** Quoted passage **
· · · ·

Re: [PATCH 2 of 4 V5] tools/libxl: Remus network buffering - hotplug scripts and setup code

xen-devel.lists.xenproject.org archive mirror
 help / color / mirror / Atom feed

From: Shriram Rajagopalan <rshriram@cs.ubc.ca>
To: Ian Jackson <Ian.Jackson@eu.citrix.com>
Cc: Andrew Cooper <andrew.cooper3@citrix.com>,
	Roger Pau Monne <roger.pau@citrix.com>,
	Stefano Stabellini <stefano.stabellini@eu.citrix.com>,
	Ian Campbell <ian.campbell@citrix.com>,
	"xen-devel@lists.xen.org" <xen-devel@lists.xen.org>
Subject: Re: [PATCH 2 of 4 V5] tools/libxl: Remus network buffering - hotplug scripts and setup code
Date: Thu, 19 Dec 2013 13:37:55 -0600	[thread overview]
Message-ID: <CAP8mzPMCKzyRGrP3YGbbaAedyTeFvT3_ODGdUWPViBS2xrf4pA@mail.gmail.com> (raw)
In-Reply-To: <21139.28037.675641.135725@mariner.uk.xensource.com>


[-- Attachment #1.1: Type: text/plain, Size: 16079 bytes --]

On Mon, Nov 25, 2013 at 9:32 AM, Ian Jackson <Ian.Jackson@eu.citrix.com>wrote:

> Shriram Rajagopalan writes ("[PATCH 2 of 4 V5] tools/libxl: Remus network
> buffering - hotplug scripts and setup code"):
> > tools/libxl: Remus network buffering - hotplug scripts and setup code
>
> Thanks.  This is going in the right direction, but I think there's
> still some way to go.
>
>
> One thing that makes reviewing it particularly difficult is the
> physical ordering of the new code in your patch.
>
> The callback programming model makes it easy to write spaghetti logic;
> to counter this we try to have a firm structure to each set of event
> handling code:
>
>  * Firstly, function forward declarations, types, structs, etc.

· · · ·

** Given data **
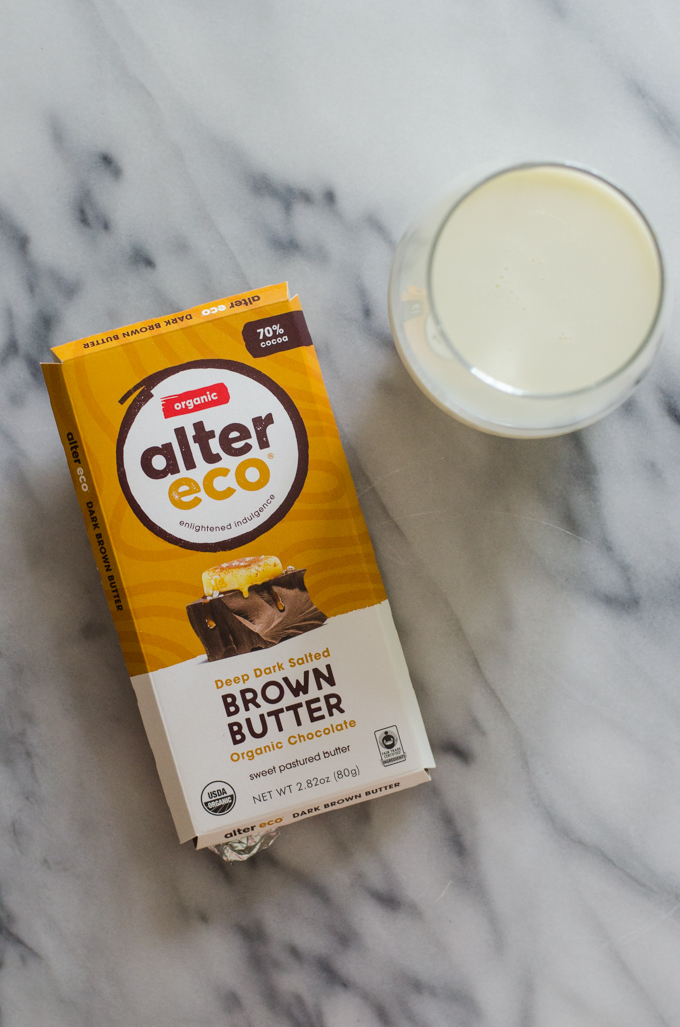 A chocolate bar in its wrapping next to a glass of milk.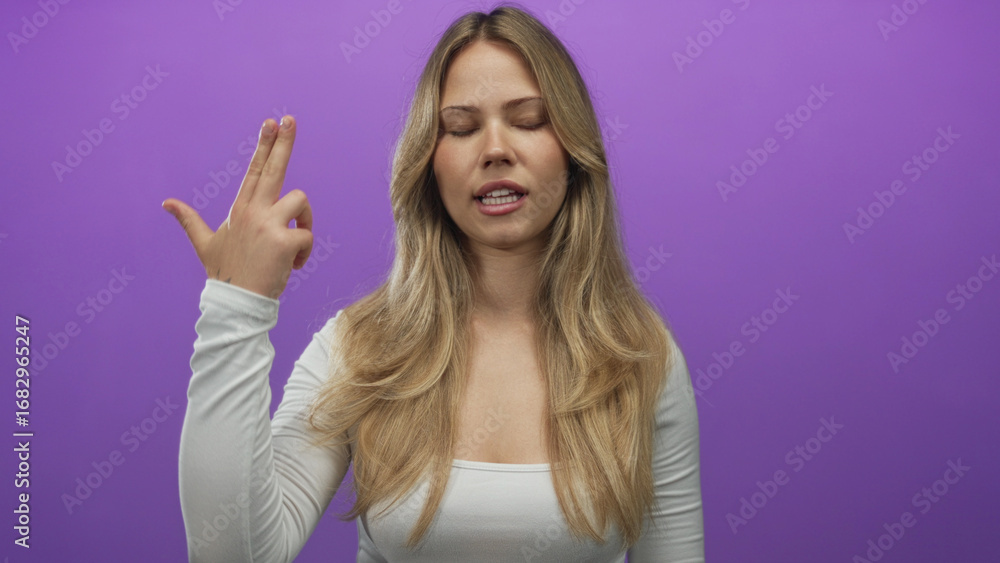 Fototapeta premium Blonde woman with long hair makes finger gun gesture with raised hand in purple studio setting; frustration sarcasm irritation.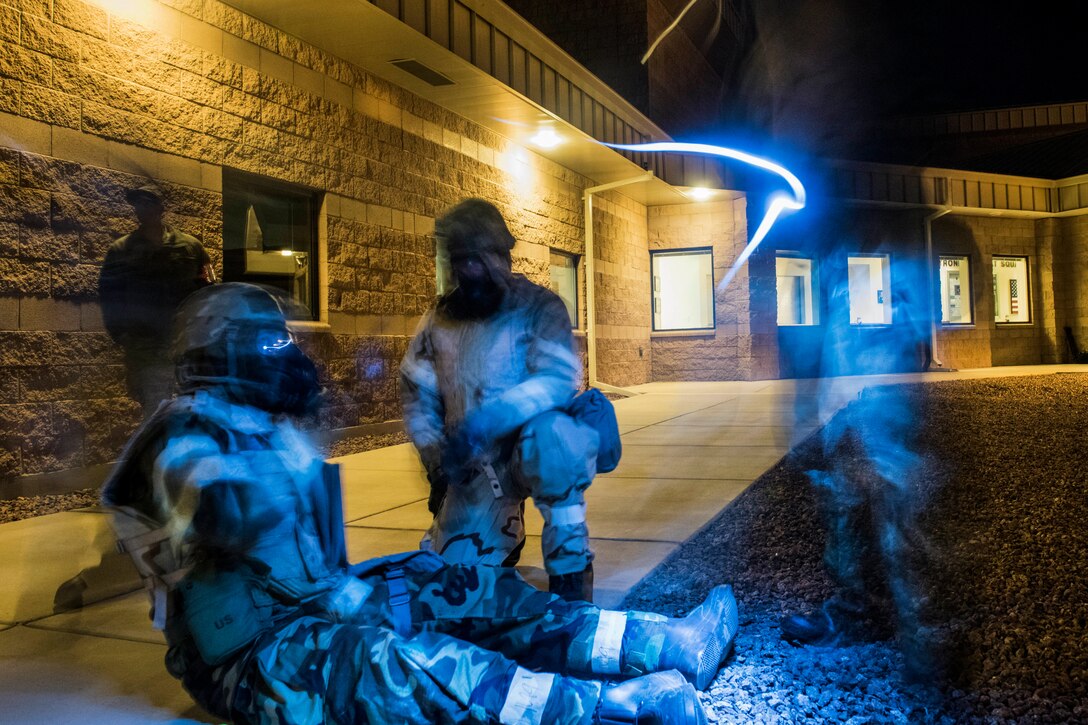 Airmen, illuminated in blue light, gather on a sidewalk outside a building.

· · · ·

** Exercise tasks **
A. In the review email, what comes first in each set of event handling code?
B. Why, according to the review email, do the developers try to give each set of event handling code a firm structure?
The material has no role in this exercise.

** Answers to the exercise **
A. Function forward declarations, types, structs, and similar items come first.

B. The callback programming model makes it easy to write spaghetti logic. A firm structure for each set of event handling code is meant to counter this.